Where the data below has the string "criada", return the whole line.

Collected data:
=== Section Start ===
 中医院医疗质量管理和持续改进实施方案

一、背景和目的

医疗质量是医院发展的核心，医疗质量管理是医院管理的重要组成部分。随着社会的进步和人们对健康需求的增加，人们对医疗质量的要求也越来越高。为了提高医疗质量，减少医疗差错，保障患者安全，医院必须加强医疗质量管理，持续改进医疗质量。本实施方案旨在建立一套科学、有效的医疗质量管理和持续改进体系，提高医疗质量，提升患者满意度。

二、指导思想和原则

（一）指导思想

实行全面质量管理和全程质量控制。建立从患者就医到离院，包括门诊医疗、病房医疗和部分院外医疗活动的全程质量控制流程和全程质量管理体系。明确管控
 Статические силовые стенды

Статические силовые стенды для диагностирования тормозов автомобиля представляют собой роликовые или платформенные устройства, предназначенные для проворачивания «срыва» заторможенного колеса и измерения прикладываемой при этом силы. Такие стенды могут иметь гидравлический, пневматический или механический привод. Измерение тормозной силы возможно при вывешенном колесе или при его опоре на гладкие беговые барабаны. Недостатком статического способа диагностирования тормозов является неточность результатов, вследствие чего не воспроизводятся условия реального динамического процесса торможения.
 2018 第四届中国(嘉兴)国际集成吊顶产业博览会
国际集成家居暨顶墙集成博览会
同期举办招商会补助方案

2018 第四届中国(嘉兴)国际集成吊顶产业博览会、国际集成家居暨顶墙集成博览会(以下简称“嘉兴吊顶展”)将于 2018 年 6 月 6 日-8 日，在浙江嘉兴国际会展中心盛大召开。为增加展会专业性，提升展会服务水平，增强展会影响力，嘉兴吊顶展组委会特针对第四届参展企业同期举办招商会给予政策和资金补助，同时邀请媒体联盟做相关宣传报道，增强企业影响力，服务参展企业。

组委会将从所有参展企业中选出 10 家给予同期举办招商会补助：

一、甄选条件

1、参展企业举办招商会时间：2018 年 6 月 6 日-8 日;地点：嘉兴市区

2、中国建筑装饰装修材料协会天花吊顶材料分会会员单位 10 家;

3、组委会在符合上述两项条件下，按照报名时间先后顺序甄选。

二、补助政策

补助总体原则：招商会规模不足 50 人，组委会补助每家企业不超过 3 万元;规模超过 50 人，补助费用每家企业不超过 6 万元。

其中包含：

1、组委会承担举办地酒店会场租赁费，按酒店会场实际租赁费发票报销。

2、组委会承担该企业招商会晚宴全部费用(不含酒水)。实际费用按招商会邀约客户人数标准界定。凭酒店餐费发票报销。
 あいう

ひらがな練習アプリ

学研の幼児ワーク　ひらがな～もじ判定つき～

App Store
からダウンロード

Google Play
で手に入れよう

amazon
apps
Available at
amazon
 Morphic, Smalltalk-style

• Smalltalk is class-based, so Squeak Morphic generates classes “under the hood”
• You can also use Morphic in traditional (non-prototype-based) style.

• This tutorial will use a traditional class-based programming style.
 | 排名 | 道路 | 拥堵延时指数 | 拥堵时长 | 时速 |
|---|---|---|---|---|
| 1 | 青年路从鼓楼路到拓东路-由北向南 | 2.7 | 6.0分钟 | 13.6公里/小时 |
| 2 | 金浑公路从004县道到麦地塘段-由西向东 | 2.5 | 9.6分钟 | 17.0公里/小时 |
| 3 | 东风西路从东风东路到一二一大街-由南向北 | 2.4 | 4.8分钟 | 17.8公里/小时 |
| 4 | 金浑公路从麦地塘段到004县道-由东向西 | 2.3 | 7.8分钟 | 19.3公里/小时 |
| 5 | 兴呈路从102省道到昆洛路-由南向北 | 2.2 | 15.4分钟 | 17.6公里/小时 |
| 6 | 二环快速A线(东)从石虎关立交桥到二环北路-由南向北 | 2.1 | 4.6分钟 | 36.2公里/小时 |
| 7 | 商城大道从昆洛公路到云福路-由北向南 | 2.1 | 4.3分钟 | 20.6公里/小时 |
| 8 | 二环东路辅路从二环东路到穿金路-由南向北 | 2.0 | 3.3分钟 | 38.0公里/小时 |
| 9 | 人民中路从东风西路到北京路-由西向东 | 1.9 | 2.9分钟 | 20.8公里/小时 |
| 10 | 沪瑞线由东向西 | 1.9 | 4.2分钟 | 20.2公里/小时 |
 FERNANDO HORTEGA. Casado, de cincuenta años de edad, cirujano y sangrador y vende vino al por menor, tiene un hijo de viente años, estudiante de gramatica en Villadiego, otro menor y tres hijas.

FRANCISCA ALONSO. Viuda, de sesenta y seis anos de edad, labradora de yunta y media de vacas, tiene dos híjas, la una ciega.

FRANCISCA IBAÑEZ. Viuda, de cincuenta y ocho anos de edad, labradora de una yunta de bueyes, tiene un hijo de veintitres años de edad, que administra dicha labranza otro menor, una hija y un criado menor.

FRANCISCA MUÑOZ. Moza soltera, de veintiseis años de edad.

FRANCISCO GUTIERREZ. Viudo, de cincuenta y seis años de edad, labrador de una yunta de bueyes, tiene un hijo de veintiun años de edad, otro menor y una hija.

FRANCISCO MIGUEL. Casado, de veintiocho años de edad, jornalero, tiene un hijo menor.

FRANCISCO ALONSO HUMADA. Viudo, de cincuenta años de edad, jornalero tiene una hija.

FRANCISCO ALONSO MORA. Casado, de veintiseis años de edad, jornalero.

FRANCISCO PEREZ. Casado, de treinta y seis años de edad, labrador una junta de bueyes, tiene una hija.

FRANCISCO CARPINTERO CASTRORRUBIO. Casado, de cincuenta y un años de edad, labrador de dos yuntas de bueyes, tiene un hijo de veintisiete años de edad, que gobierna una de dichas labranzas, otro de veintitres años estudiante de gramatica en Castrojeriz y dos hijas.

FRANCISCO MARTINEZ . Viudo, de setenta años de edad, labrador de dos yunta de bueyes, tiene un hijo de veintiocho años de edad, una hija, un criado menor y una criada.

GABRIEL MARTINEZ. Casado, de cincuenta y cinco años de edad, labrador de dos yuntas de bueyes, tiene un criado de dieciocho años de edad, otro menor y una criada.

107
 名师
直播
=== Section End ===
# ANSWER SPACE
FRANCISCO MARTINEZ . Viudo, de setenta años de edad, labrador de dos yunta de bueyes, tiene un hijo de veintiocho años de edad, una hija, un criado menor y una criada.
GABRIEL MARTINEZ. Casado, de cincuenta y cinco años de edad, labrador de dos yuntas de bueyes, tiene un criado de dieciocho años de edad, otro menor y una criada.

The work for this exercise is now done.